ECLI:NL:RBZWB:2023:7129

Rechtbank Zeeland-West-Brabant

Datum uitspraak
13 oktober 2023
Publicatiedatum
13 oktober 2023
Zaaknummer
02-041197-21
Instantie
Rechtbank Zeeland-West-Brabant
Type
Uitspraak
Rechtsgebied
Strafrecht
Procedures
  • Op tegenspraak
Vindplaatsen
  • Rechtspraak.nl
AI samenvatting door LexboostAutomatisch gegenereerd

Verlenging van de terbeschikkingstelling met voorwaarden van een betrokkene met complexe problematiek

Op 13 oktober 2023 heeft de Rechtbank Zeeland-West-Brabant uitspraak gedaan in de zaak betreffende de verlenging van de terbeschikkingstelling (tbs) met voorwaarden van een betrokkene, geboren in 1986, die verblijft in een Forensisch Psychiatrische Afdeling (FPA). De rechtbank heeft de vordering van de officier van justitie tot verlenging van de tbs met één jaar toegewezen. De rechtbank baseert haar beslissing op verschillende rapporten, waaronder een psychologisch adviesrapport en een advies van de reclassering. De betrokkene vertoont een positieve ontwikkeling in haar behandeling, ondanks een wisselend verloop in de kliniek. De reclassering en psycholoog schatten het recidiverisico als laag in de huidige context, maar gemiddeld-hoog in het geval van een abrupt einde van de tbs-maatregel. De rechtbank benadrukt het belang van een goede overgang naar een begeleide woonvorm en het vinden van een passende woonplek voor de betrokkene. De rechtbank heeft de voorwaarden van de tbs ongewijzigd gelaten en het verzoek van de verdediging om de officier van justitie te verzoeken een zorgmachtiging te onderzoeken, afgewezen. De rechtbank concludeert dat de verlenging van de tbs-maatregel noodzakelijk is voor de veiligheid van anderen en de algemene veiligheid.

# Aangeleverde gegevens:
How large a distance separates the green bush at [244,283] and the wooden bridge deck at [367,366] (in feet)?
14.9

...

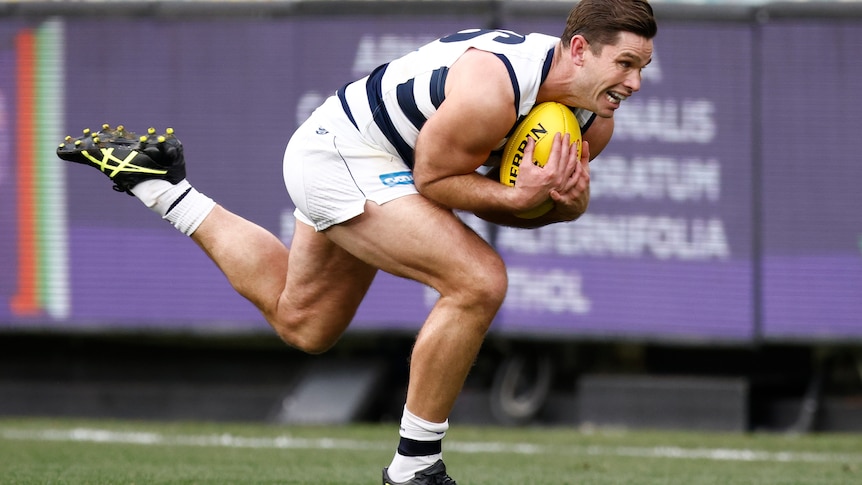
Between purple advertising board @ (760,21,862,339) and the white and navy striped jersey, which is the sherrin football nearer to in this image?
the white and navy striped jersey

# Opdrachten:
**a.** Met hoeveel tijd wordt de tbs volgens het fragment over de tbs-verlenging verlengd?
**b.** Vervolg het fragment over de tbs-verlenging na de laatste zin.

# Antwoorden per opdracht:
**a.** Met één jaar.

**b.**
Uitspraak

RECHTBANK ZEELAND-WEST-BRABANT
Strafrecht
Zittingsplaats: Breda
Parketnummer: 02/041197-21
beslissing van de meervoudige kamer d.d. 13 oktober 2023
op de vordering van de officier van justitie tot verlenging van de terbeschikkingstelling
met voorwaarden van
[betrokkene]
geboren op [geboortedag] 1986 te [plaats 1]
verblijvende op de [FPA] te [plaats 2] (hierna:
FPA)

1.De stukken

Het dossier bevat - onder meer - de volgende stukken:
- het psychologisch adviesrapport van [psycholoog] van 3 juli 2023;
- het adviesrapport van [deskundige] van Jeugdbescherming & Reclassering Leger des Heils van 27 juli 2023;
- de vordering van de officier van justitie van 14 augustus 2023 tot verlenging van
de terbeschikkingstelling (hierna: tbs) met voorwaarden met één jaar.

2.De procesgang

Bij vonnis van deze rechtbank van 30 augustus 2021 is betrokkene veroordeeld tot een gevangenisstraf van 230 dagen, met aftrek van het voorarrest, en de maatregel tbs met voorwaarden wegens een brandstichting en een poging tot brandstichting in de GGZ-instellingen waar zij toen verbleef.
De rechtbank constateert dat het in deze zaak gaat om misdrijven zoals bedoeld in artikel 38e, eerste lid, van het Wetboek van Strafrecht.
De tbs met voorwaarden is op 1 oktober 2021 aangevangen.
Ter zitting van 29 september 2023 is de officier van justitie, mr. I.M. Peters, gehoord. Ook is betrokkene gehoord, bijgestaan door haar raadsvrouw mr. S.P.H. Brinkman, advocaat te Tilburg . Verder is mevrouw [deskundige] , reclasseringswerker, als deskundige gehoord.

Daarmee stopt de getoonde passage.